The Review: I remember a time when Hallowe’en wasn’t just an excuse to churn out another half-baked sequel in a scary movie franchise. Simpler times, but money talks and the only thing that managed to derail the Saw series from picking up massive opening weekends seemingly unrelated to the actual quality of the movie was another crowd pleaser full of seasonal frights, but which this time jumped on the back of the “found footage” craze. Paranormal Activity had such an impressive box office to cost ratio that a sequel was inevitable, but how can you make money a second time round, without just regurgitating the same concept?

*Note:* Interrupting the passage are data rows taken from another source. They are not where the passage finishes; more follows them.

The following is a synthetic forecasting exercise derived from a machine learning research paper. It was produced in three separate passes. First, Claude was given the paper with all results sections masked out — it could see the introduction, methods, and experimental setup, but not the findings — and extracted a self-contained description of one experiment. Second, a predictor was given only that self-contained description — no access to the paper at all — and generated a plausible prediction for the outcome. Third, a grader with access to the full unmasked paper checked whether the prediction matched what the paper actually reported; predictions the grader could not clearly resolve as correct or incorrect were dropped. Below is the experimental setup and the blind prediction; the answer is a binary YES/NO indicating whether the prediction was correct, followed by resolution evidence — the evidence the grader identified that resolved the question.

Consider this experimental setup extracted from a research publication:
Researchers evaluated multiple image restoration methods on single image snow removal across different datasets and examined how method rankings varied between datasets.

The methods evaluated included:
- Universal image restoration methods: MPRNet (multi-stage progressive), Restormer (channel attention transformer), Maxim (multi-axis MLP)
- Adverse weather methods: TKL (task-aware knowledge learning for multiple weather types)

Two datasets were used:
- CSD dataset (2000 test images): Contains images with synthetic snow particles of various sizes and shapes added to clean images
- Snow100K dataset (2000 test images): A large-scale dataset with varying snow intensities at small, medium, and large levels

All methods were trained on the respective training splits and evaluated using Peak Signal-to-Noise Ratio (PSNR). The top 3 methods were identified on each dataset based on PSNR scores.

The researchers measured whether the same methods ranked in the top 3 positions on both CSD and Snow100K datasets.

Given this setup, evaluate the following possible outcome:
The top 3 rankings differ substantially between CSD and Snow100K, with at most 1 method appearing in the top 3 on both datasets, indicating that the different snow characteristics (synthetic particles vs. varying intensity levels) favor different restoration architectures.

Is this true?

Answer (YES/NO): NO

To an extent, this does its fair share of regurgitating in that we are still looking at video footage recorded overnight, but the writers (and producer and returning writer / director from the original Oren Peli) have attempted to retain what was so successful about the original while expanding the concept. That expansion actually works backwards in time, as this is a prequel, and it comes as a certain surprise to see the two lead characters from the first movie returning, but the onscreen caption confirming this place in the timeline does lend another slender air of suspense to proceedings.
But what worked so well in Paranormal Activity was the gradual build of tension through the repetitive structure. By edging up the drama each night, the slow burn nature gradually took its grip on, let’s be honest, some rather gullible audiences, but part of the fun was being caught up in the reactions of those around you. The sequel retains this concept, but with a succession of five cameras spread around the house that are cycled through, allowing you not only the same chance to spot what’s going to cause the scare, like a sort of horror “Where’s Wally?”, but also to speculate on which one is actually going to offer up the scares.
It was also that sense of found footage that helped those more susceptible to fully engage with the original experience, and sadly this is where the sequel compromises in two key areas. Rather than characters played by complete unknowns, we have one played by Sprague Grayden, a.k.a. the manipulative daughter of President Taylor from TV’s 24. The original also dispensed with credits in an effort to maintain the façade; sadly this tries to have its cake and eat it, with a long black screen at the end, but only the most sprightly front row patrons will be out the front door by the time that Sprague Grayden’s credit appears on screen. There’s not much more to say – if you enjoyed the first one at the cinema, and can find a big enough crowd willing to open themselves up to this, then the downsides are offset by some slightly more effective scares and a satisfying extension to the mythology. Amazingly, this franchise might not be on its last legs yet – didn’t see that coming.
Why see it at the cinema: This is a 7/10 experience rather than a 7/10 movie, in all honesty; any attempt to watch this when not fully surrounded by the company of like-minded people, with a large enough proportion jumping out of their skin at the appropriate moments, will completely diminish the effect.